Requirements —
Reproduce the records below word for word, starting at the line that contains "Among the white" and ending after the line that contains "5.00 metres".

── Data section

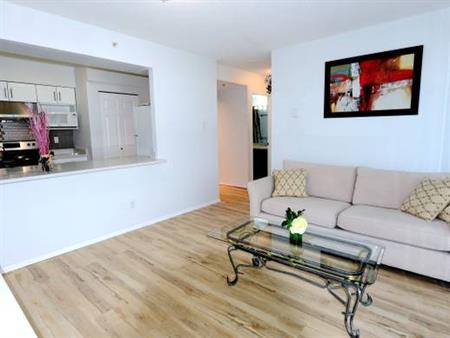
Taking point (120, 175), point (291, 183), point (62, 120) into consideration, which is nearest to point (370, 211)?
point (291, 183)

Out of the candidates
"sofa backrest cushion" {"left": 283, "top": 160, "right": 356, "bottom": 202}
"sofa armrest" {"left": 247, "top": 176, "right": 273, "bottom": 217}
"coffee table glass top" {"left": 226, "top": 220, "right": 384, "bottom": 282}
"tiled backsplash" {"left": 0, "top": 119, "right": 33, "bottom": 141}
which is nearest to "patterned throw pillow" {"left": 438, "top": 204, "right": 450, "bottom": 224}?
"coffee table glass top" {"left": 226, "top": 220, "right": 384, "bottom": 282}

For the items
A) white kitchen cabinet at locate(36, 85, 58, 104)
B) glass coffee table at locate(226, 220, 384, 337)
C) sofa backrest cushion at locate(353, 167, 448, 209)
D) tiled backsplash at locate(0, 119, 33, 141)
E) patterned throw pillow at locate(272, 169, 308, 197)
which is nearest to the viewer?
glass coffee table at locate(226, 220, 384, 337)

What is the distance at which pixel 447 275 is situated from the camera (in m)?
2.10

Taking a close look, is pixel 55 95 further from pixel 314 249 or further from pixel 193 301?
pixel 314 249

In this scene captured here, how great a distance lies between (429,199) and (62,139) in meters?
5.49

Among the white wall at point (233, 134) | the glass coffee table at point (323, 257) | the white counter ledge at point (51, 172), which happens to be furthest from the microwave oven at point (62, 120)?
the glass coffee table at point (323, 257)

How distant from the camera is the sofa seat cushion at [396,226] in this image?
2.12 meters

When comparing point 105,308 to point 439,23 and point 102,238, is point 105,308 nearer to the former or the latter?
point 102,238

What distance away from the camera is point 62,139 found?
5.00 metres

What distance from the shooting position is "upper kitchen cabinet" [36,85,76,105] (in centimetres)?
442

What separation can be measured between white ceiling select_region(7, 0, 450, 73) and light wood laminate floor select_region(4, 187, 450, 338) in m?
2.40

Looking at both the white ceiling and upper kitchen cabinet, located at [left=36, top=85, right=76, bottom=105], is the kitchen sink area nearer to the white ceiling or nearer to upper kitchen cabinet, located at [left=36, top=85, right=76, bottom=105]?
upper kitchen cabinet, located at [left=36, top=85, right=76, bottom=105]

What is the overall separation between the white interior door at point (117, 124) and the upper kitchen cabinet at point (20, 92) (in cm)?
101

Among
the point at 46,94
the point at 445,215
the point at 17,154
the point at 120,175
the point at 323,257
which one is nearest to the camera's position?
the point at 323,257
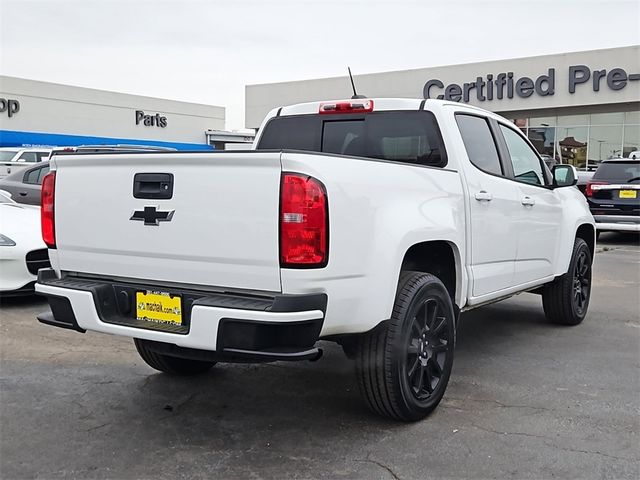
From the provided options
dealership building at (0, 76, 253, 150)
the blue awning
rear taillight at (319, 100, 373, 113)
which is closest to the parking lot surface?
rear taillight at (319, 100, 373, 113)

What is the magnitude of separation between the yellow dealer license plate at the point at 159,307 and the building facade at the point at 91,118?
103ft

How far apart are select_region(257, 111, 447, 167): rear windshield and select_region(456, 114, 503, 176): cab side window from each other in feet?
0.86

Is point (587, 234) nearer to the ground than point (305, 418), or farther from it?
farther from it

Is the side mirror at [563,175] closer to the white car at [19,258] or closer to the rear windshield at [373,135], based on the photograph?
the rear windshield at [373,135]

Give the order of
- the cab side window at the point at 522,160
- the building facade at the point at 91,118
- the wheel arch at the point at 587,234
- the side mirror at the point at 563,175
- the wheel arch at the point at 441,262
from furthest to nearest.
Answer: the building facade at the point at 91,118
the wheel arch at the point at 587,234
the side mirror at the point at 563,175
the cab side window at the point at 522,160
the wheel arch at the point at 441,262

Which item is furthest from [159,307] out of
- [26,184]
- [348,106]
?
[26,184]

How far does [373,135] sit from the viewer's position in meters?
4.71

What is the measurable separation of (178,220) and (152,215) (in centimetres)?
17

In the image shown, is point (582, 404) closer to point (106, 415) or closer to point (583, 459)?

────

Response below —
Among the white wall at point (233, 134) | the glass coffee table at point (323, 257) | the white counter ledge at point (51, 172), which happens to be furthest from the microwave oven at point (62, 120)?
the glass coffee table at point (323, 257)

How distant from the camera is the sofa seat cushion at [396,226] in this image?
2.12 meters

When comparing point 105,308 to point 439,23 and point 102,238, is point 105,308 nearer to the former or the latter?
point 102,238

What distance away from the camera is point 62,139 found?
5.00 metres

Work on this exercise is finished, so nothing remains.